Reports that a private radio station and independent television station have been attacked in Bujumbura, Burundi, have led to fears that an all-out war might break out in the East African country.
Supporters of Burundian President Pierre Nkurunziza launched the attacks on Thursday, less than 24 hours after the army led an attempted coup in the capital.
— Viviana Brun (@anaivivbrun) May 14, 2015
Witnesses say that the African Public Radio (RPA) station was hit by a rocket, which set the building ablaze. In the two weeks of protests that have rocked the country following the president’s plans to stand for a third term, RPA was put out of service, only to recommence broadcast after the coup was launched.

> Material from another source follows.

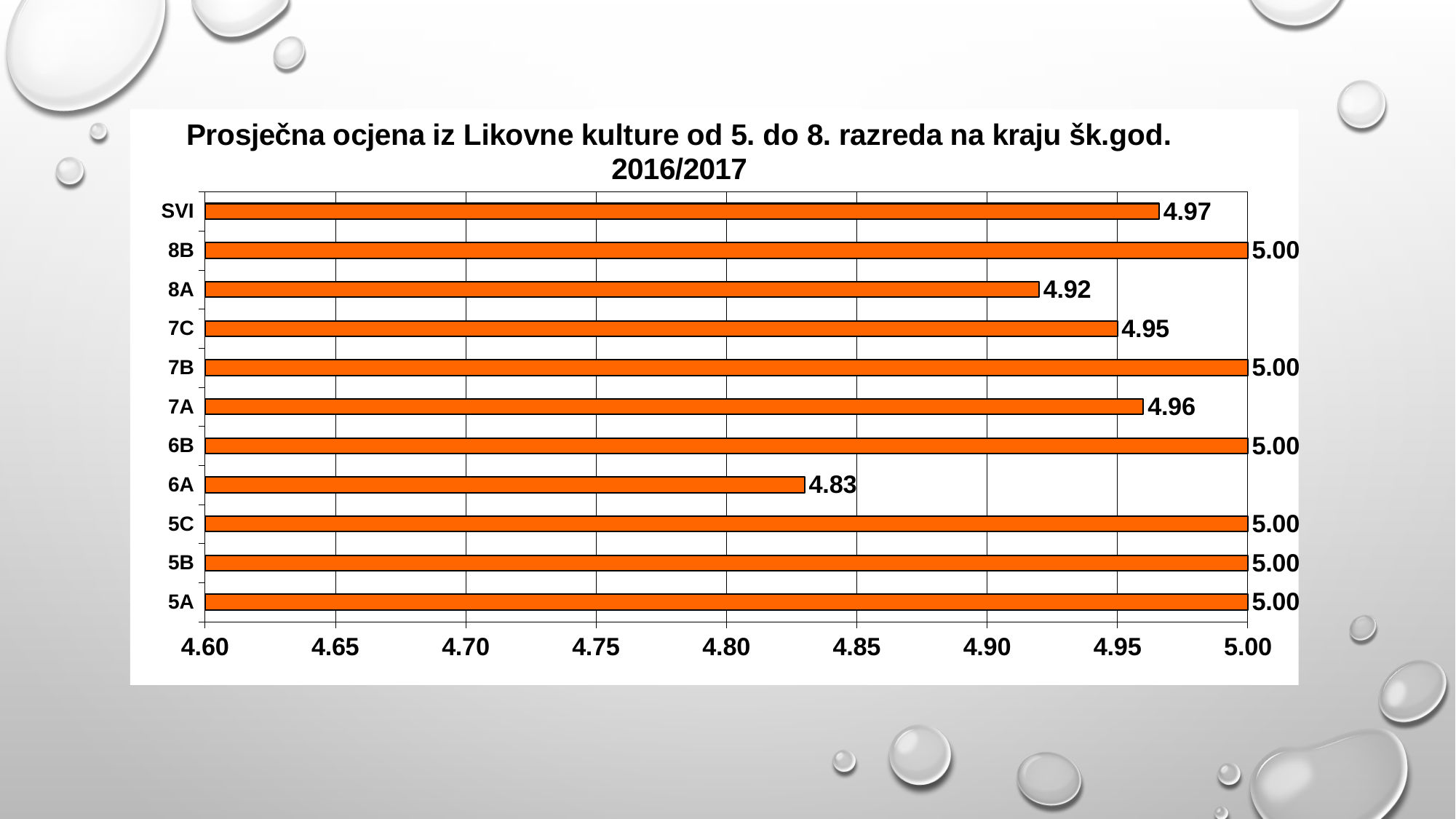
What is the value for SVI? 4.97 What kind of chart is shown on the slide? bar chart How many categories are shown on the chart? 11 What is the difference between the values for SVI and 6A? 0.14 What is the value for 7C? 4.95 Is the value for 6A greater or less than 4.85? less What is the value for 6A? 4.83 Which is larger, the value for 7A or the value for 8A? 7A How many categories have a value of 5.00? 6 What colour are the bars in the chart? orange Which category has the lowest value? 6A What is the value for 8A? 4.92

Burundi’s army led the coup, with Major General Godefroid Niyombareh taking charge. Nkurunziza was out of the country when the attempted coup took place on Wednesday, attending an East African Community meeting in Dar es Salaam. In Nkurunziza’s absence, the army announced on radio that the coup had been a success.
“The masses have decided to take into their own hands the destiny of the nation to remedy this unconstitutional environment into which Burundi has been plunged,” Niyombareh said in a statement. “President Pierre Nkurunziza has been relieved of his duties. The government is overthrown.”
But Nkurunziza’s camp has rubbished the claims of success, calling them a “joke”.
The president is currently hidden away in Tanzania, while his loyalists have been attacking broadcast channels in the capital. Innocent Muhozi, who owns an independent TV station in Burundi, told media that pro-Nkurunziza forces and the ruling youth party are responsible for the attacks.
The East African Community will be wondering how the AU is going to react to the crisis. The stalemate is a political one, involving political parties and actors, but there are still major ethnic fault lines in Burundi, which has significant Hutu and Tutsi ethnic divisions. If the crisis is not resolved amicably and soon, Burundi’s crisis could becom a larger issue for the region.
Heavy gunfire and explosions are still to be heard through the capital as the army and Nkurunziza’s supporters continue the fighting. In the midst of it all, it’s still unclear who exactly is leading the country.